カウティスが聞くと、腕組みしていたラードがパシリと腕を叩いた。

「いいんじゃないですか。ザクバラ側から遠くなるので、見られる心配はなさそうですし。警備だけは付けるべきだと思いますが」

近くで聞いていたマルクも頷く。

カウティスは一度深呼吸する。

「では、そこにする。……夕の鐘で出発しよう」




夕の鐘が鳴る頃、拠点を出発したのは、カウティスとラード、マルク、そして周辺警備の為の兵士が五人だ。


馬で走る内、田園風景が広がってくる。

溜め池は、踏み固められた農道の先にあった。

一段下がった窪地にあるので、周囲を警戒すれば、夜間に人に見られることもなさそうだ。


しかし、日の入りの鐘が近付く頃になって、晴天だった空には雲が多く出始める。

西の空で太陽が月に替わった頃には、すっかり曇り空になり、風で流されて時折月が輝く程度だった。


「月光が足りないか?」

カウティスは首から下げた、透明から青に色合いの変わる美しいガラスの小瓶を手に持ち、顔の高さまで持ち上げる。

「……そうだな。これでは長く姿を現せないだろう」

小瓶に姿を現している、小さなセルフィーネが答えた。

長く姿を現せないならば、魔力干渉は出来ない。

人形ひとがたが消えてしまっては、背中の異変は確認できないからだ。

カウティスはもどかしい気持ちで月を見上げた。




果樹園の間にある納屋を借りて、火を焚く。

日が暮れれば拠点には戻れないので、空の様子を見ながら野宿だ。


焚き火から離れた場所で、溜め息をついたカウティスに、セルフィーネが言う。

「すまない。私が我儘を言ったから、困らせているな」

カウティスが下を向くと、彼の左胸にそっと手を添えて、彼を見上げるセルフィーネがいる。

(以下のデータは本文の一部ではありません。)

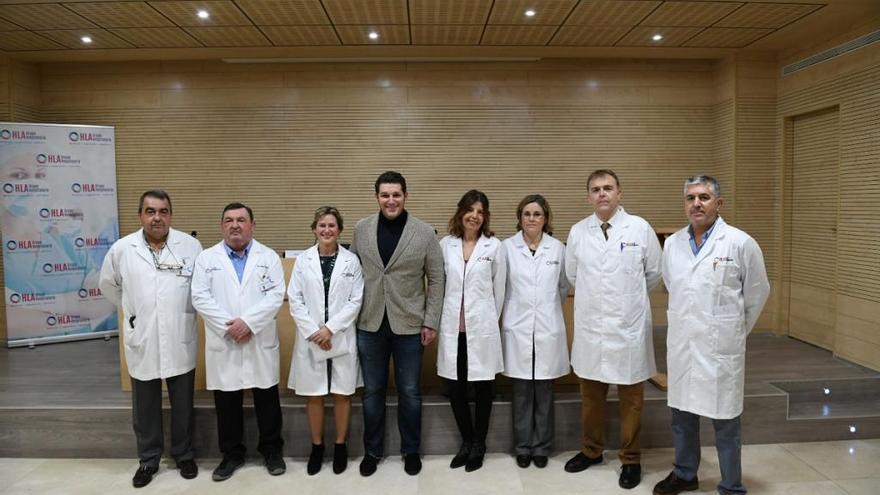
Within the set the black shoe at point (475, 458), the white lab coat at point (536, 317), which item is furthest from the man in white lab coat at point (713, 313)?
the black shoe at point (475, 458)

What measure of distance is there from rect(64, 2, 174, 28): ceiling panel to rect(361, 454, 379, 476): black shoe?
385 centimetres

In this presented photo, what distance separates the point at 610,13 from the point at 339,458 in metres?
4.07

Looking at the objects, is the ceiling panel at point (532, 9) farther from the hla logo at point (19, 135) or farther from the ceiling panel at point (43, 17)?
the hla logo at point (19, 135)

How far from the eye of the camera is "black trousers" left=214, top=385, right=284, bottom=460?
3346 mm

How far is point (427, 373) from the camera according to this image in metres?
4.02

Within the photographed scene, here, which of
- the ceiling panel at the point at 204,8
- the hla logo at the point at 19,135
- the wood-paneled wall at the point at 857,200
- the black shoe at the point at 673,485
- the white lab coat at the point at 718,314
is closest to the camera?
the white lab coat at the point at 718,314

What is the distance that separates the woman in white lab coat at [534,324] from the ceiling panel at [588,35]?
100.0 inches

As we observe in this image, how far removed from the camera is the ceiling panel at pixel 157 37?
508cm

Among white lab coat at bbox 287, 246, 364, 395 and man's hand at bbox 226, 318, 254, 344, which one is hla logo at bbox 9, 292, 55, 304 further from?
white lab coat at bbox 287, 246, 364, 395

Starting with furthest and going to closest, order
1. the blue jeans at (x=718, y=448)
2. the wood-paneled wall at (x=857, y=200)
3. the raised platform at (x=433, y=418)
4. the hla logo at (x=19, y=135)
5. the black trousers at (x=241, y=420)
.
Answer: the hla logo at (x=19, y=135)
the wood-paneled wall at (x=857, y=200)
the raised platform at (x=433, y=418)
the black trousers at (x=241, y=420)
the blue jeans at (x=718, y=448)

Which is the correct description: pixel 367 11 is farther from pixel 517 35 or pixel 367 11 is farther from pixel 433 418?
pixel 433 418

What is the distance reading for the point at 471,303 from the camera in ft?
10.9

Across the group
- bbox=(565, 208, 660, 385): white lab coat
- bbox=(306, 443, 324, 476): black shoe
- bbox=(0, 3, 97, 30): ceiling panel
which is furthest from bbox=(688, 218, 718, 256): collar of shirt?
bbox=(0, 3, 97, 30): ceiling panel

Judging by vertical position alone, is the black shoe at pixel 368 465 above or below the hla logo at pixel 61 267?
below
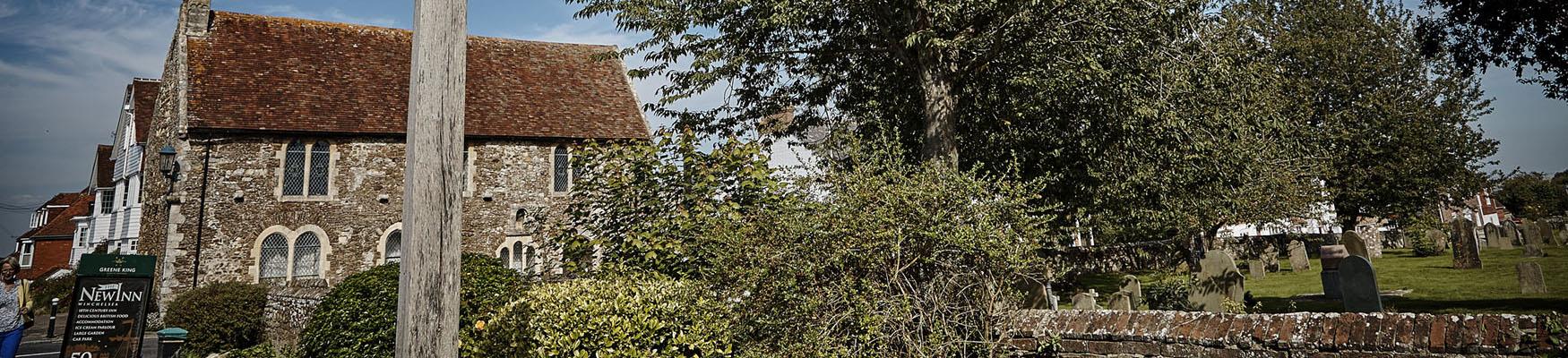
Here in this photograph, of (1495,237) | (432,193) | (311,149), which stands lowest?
(1495,237)

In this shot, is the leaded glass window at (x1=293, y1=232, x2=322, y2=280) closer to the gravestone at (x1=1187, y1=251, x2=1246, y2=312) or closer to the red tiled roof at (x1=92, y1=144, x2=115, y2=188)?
the gravestone at (x1=1187, y1=251, x2=1246, y2=312)

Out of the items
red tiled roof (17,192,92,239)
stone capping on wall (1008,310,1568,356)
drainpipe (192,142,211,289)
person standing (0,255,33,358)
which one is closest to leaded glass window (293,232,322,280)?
drainpipe (192,142,211,289)

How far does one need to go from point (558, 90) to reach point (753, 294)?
893 inches

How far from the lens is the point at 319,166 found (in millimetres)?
23891

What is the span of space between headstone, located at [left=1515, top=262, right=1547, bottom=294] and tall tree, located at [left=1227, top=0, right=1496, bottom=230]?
1322 centimetres

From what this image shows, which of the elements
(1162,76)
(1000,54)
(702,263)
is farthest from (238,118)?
(1162,76)

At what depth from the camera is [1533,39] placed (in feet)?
35.6

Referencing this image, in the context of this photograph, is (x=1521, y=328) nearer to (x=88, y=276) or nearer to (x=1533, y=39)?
(x=1533, y=39)

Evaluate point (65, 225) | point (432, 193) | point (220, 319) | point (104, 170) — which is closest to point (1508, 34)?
point (432, 193)

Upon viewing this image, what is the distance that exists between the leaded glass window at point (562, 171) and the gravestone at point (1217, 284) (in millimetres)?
20094

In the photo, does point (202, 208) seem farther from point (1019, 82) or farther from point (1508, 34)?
point (1508, 34)

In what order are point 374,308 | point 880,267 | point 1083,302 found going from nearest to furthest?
point 880,267
point 374,308
point 1083,302

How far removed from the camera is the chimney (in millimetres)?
24000

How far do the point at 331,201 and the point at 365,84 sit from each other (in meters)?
4.15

「我儘なんかじゃない。そなたに何か異変があるのだとしたら、知っておきたいから」

セルフィーネは目を瞬く。

「それならば、どうしてそんなに溜め息をついている?」

カウティスは、さっきから何度も溜め息をついては空を見上げている。

「……緊張しているんだ」

「大丈夫だ。きっと上手くいく。上手くいかなくても、そなたに害はない」

軽く微笑むセルフィーネに、カウティスは頭を振る。

「そうじゃない。…………俺は、そなたを傷付けないだろうか」

「傷付ける?」

「セルフィーネを大事にしたいのに、干渉したら……そなたを傷付けてしまいそうだ」


セルフィーネはカウティスを見つめた。

カウティスの心配している“傷付ける”とは、どういうことだろうか。

カウティスが、私を傷付けるようなことがあるものだろうかと思った。

もし、そんなことがあったとしても……。

「それでも良い。カウティスが一緒にいてくれれば、それで」

セルフィーネは潤む瞳で見上げている。



カウティスは高鳴る胸を、服の上から小瓶と共に押さえた。